- Exercise requirements -
a – According to the excerpt on late-onset diabetes, how many people with insulin-treated diabetes diagnosed after the age of 30 did the University of Exeter researchers analyze?
b – In the excerpt on late-onset diabetes, quote the stretch from "Dr Nick Thomas" through "been diagnosed before the age of 30.".

- Excerpt provided -
== Segment start ==
Friday October 5th, 2018

Many people diagnosed with type two diabetes after the age of 30 have undiagnosed type 1 disease, delaying appropriate treatment, a European conference has heard.

Researchers at the University of Exeter, UK, analysed 583 people who had insulin-treated diabetes that had been diagnosed after the age of 30.

They compared the characteristics of the disease with other participants who still produced some insulin, as well as with 220 individuals with severe insulin deficiency that was diagnosed before the age of 30.

Dr Nick Thomas and colleagues found that 21% of those with insulin-treated diabetes who were diagnosed after the age of 30 had type 1 diabetes (T1D). Out of this group, 39% did not receive insulin when they were initially diagnosed, with 46% of those individuals self-reporting that they had type 2 (T2D).

The team also found that a rapid progression to insulin dependence was highly predictive of late-onset T1D with 84% of those with the disease requiring insulin within just one year.

Of those who became insulin dependent within three years, 44% developed a severe deficiency of their body's own insulin and their clinical, biochemical, and genetic characteristics were comparable to those who had been diagnosed before the age of 30.
== Segment end ==
- Data excerpts -
== Segment start ==
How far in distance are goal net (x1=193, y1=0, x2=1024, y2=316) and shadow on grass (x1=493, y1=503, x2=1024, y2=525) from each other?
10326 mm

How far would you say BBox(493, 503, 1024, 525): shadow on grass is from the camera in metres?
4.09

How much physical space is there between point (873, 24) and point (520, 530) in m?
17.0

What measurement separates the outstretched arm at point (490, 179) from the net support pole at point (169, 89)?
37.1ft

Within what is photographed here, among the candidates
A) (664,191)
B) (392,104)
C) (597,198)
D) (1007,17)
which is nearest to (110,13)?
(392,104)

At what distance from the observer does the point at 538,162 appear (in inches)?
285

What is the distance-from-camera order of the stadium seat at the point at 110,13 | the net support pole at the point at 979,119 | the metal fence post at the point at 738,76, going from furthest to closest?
== Segment end ==
== Segment start ==
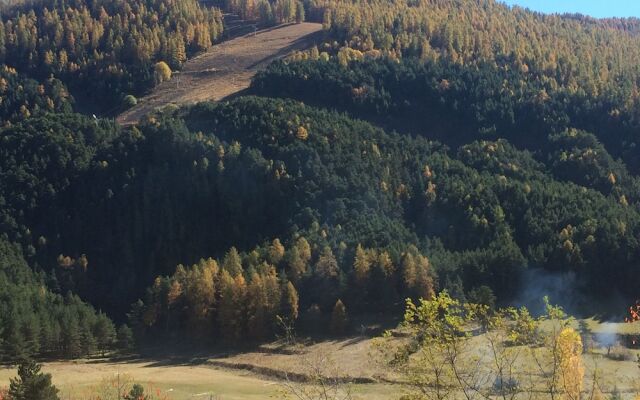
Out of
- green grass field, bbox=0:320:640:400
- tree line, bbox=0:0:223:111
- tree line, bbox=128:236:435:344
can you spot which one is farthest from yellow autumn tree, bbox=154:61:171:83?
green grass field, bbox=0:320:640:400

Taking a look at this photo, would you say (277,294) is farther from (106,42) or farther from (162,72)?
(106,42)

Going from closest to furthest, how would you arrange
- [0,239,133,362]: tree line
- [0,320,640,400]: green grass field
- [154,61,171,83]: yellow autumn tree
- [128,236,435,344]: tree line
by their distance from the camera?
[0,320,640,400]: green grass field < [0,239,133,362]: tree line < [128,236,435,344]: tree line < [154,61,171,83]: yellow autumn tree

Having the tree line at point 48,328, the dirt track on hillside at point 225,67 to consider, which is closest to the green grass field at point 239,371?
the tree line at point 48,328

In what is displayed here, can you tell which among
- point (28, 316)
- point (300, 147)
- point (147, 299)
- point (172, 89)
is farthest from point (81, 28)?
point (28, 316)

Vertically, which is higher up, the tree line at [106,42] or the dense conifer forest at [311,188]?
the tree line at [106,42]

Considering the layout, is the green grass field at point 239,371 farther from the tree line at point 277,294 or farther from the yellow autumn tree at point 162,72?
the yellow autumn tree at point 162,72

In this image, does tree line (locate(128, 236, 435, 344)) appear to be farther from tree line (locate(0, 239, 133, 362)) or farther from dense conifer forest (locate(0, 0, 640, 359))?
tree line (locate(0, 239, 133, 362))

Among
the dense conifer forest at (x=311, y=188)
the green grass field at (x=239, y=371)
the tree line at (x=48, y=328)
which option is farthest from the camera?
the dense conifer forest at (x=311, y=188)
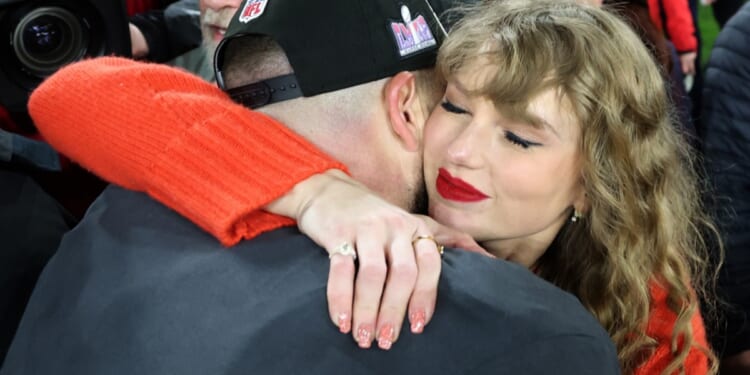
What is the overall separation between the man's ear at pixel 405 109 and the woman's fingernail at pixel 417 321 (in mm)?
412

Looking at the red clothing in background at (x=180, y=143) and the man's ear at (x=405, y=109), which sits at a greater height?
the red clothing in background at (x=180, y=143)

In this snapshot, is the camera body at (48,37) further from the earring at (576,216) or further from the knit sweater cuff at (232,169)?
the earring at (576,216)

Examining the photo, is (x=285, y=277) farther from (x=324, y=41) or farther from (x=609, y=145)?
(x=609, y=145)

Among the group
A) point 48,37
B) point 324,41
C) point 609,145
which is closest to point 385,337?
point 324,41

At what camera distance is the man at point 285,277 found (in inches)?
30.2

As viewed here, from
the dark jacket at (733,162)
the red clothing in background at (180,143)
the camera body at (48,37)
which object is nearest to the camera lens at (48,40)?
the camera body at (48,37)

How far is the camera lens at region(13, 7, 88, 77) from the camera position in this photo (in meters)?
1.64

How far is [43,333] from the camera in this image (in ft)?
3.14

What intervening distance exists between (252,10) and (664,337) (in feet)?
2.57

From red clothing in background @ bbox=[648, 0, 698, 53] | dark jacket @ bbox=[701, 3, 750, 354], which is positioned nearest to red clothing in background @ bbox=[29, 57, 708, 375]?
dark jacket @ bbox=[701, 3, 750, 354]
== Segment end ==
- Numbered responses -
a – 583 people

b –
Dr Nick Thomas and colleagues found that 21% of those with insulin-treated diabetes who were diagnosed after the age of 30 had type 1 diabetes (T1D). Out of this group, 39% did not receive insulin when they were initially diagnosed, with 46% of those individuals self-reporting that they had type 2 (T2D).

The team also found that a rapid progression to insulin dependence was highly predictive of late-onset T1D with 84% of those with the disease requiring insulin within just one year.

Of those who became insulin dependent within three years, 44% developed a severe deficiency of their body's own insulin and their clinical, biochemical, and genetic characteristics were comparable to those who had been diagnosed before the age of 30.